Stinger 3.0 Status Update! - 17:58, 1 January 2007 (EST)
After many hard hours, I am proud to announce that several features have been implemented in the Stinger 3.0 baseline. This one of several milestones necessary to make Stinger a commercial quality product.
The following is a list of notable changes:
- Validation of the entire HTTP request: including URI, headers, cookies, and parameters
- A robust "learning" mode to make rule generation simplistic and efficient.
- A more flexible "Action" framework. Actions will be able to execute logic before and/or after the request is processed by the web application
If you have any suggestions for Stinger 3.0, please post them on the Stinger 3.0 ideas page.
Stinger 2.2 Released! - 13:37, 24 November 2006 (EST)
The OWASP Stinger project is pleased to announce the immediate availability of Stinger 2.2 for both JDK 5.0 and JDK 1.4! The following is a list of the notable changes:
- Implemented a more complete MutableHttpRequest object and removed the MutableHttpResponse object.

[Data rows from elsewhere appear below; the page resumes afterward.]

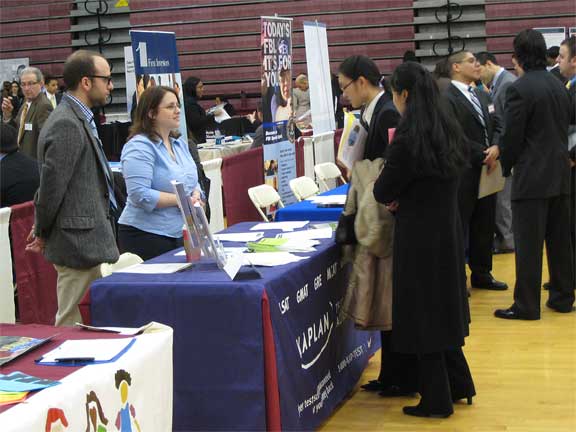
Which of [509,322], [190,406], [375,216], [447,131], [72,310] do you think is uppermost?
[447,131]

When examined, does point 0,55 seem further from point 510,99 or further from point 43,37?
point 510,99

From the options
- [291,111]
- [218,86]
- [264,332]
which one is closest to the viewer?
[264,332]

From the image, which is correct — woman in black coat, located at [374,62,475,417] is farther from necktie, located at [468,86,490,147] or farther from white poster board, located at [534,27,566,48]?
white poster board, located at [534,27,566,48]

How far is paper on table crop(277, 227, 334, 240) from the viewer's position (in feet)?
13.2

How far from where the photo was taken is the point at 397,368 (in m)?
4.11

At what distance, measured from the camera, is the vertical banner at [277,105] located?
7480 millimetres

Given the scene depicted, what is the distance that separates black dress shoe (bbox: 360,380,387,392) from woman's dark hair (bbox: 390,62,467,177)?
3.71ft

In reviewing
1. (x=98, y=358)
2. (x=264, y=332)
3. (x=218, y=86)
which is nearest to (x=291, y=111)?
(x=264, y=332)

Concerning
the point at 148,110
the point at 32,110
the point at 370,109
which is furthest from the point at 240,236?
the point at 32,110

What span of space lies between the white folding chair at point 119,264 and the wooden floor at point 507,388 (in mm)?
1053

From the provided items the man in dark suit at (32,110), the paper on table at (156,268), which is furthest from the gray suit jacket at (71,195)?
the man in dark suit at (32,110)

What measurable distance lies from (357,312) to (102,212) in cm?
112

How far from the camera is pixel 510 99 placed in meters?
5.14

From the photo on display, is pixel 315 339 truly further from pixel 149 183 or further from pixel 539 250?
pixel 539 250
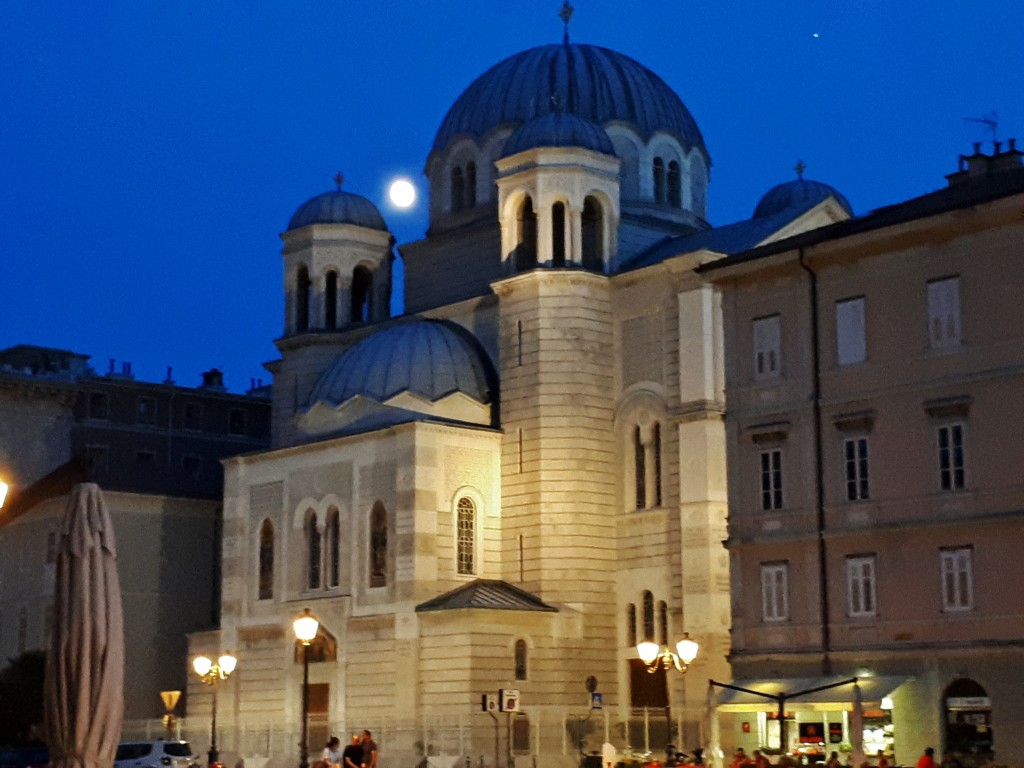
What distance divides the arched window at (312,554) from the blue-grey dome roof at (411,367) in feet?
12.2

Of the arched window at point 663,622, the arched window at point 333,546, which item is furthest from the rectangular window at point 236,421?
the arched window at point 663,622

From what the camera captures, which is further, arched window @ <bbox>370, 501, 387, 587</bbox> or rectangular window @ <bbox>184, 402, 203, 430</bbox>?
rectangular window @ <bbox>184, 402, 203, 430</bbox>

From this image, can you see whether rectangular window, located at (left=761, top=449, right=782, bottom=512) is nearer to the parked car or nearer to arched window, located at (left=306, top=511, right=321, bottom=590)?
the parked car

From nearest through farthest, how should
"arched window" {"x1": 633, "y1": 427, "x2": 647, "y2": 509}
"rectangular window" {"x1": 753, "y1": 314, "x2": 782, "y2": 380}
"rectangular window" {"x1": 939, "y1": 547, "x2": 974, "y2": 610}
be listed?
"rectangular window" {"x1": 939, "y1": 547, "x2": 974, "y2": 610} < "rectangular window" {"x1": 753, "y1": 314, "x2": 782, "y2": 380} < "arched window" {"x1": 633, "y1": 427, "x2": 647, "y2": 509}

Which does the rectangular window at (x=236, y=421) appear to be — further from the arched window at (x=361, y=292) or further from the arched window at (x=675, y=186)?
the arched window at (x=675, y=186)

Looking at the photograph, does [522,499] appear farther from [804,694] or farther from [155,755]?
[804,694]

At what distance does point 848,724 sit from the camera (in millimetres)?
36781

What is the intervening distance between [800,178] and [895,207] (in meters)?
19.8

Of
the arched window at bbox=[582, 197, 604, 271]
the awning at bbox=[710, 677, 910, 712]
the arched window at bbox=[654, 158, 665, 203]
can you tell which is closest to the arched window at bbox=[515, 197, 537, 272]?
the arched window at bbox=[582, 197, 604, 271]

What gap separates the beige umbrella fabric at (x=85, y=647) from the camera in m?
18.7

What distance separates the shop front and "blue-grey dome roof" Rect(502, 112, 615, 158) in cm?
1877

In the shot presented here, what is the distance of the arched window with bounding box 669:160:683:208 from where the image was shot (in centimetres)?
5806

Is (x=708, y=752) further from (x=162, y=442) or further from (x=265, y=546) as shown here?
(x=162, y=442)

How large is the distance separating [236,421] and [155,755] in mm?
35385
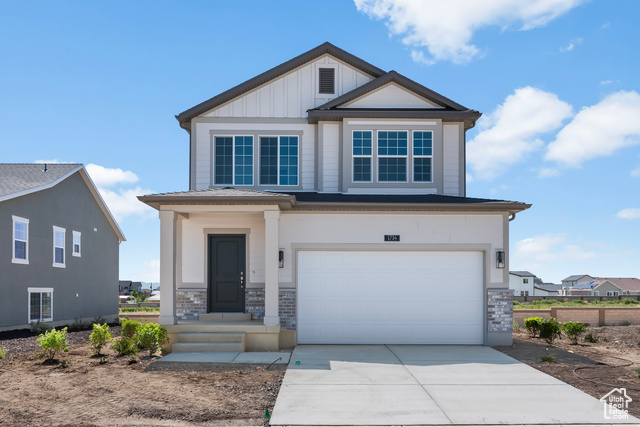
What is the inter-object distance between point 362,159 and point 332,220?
254 cm

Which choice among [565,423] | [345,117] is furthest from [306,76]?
[565,423]

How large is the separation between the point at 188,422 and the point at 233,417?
58cm

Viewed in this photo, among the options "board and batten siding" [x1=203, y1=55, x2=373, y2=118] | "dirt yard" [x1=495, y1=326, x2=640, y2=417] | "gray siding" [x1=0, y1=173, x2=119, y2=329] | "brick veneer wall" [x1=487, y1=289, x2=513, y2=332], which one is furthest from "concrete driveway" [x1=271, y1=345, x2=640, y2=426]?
"gray siding" [x1=0, y1=173, x2=119, y2=329]

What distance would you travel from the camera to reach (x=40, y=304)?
61.9ft

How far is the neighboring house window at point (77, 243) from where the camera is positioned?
21.5 meters

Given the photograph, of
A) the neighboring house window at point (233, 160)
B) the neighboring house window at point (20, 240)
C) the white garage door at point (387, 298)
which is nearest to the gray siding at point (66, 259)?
the neighboring house window at point (20, 240)

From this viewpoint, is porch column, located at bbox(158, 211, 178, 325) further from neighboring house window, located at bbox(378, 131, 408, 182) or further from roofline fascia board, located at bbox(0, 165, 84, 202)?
roofline fascia board, located at bbox(0, 165, 84, 202)

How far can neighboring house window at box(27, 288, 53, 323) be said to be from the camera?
18.4 m

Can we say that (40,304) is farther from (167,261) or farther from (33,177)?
(167,261)

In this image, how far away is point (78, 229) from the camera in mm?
21844

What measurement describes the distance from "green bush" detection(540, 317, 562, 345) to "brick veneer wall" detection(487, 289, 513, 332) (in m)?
1.23

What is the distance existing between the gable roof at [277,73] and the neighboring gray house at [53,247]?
21.8ft

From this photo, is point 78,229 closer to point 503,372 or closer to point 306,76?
point 306,76

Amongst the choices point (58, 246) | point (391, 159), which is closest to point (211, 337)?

- The rule set 'paths' are implemented used regular expressions. There is no longer a need to define multiple paths for specific rule sets.
- The 'created' and 'enforce' paths for cookie rules are implemented using regular expressions. There is no longer a need to define multiple 'enforce' paths.
- The introduction of an 'exclude' set defining paths that should not be processed by Stinger.
- Implemented log rolling capabilities in the 'Log' action.
- Added a 'Forward' action which can forward request processing to a specified page.
- Used the HTML entity encoding function found in the HTML Entity Encoding article.
A special thanks goes out to John Callaway for his work in expanding the 'Log' action capabilities as well as the JDK 1.4 port.
Project Pages Revamped and Stinger 3.0 - 09:55, 23 November 2006 (EST)
The OWASP Stinger project pages are currently being "revamped" to be visually clean and make navigation more intuitive. Furthermore, Stinger 3.0 development is underway! Make sure to post any ideas you would like to see implemented in the new version at the OWASP Stinger 3.0 Project page.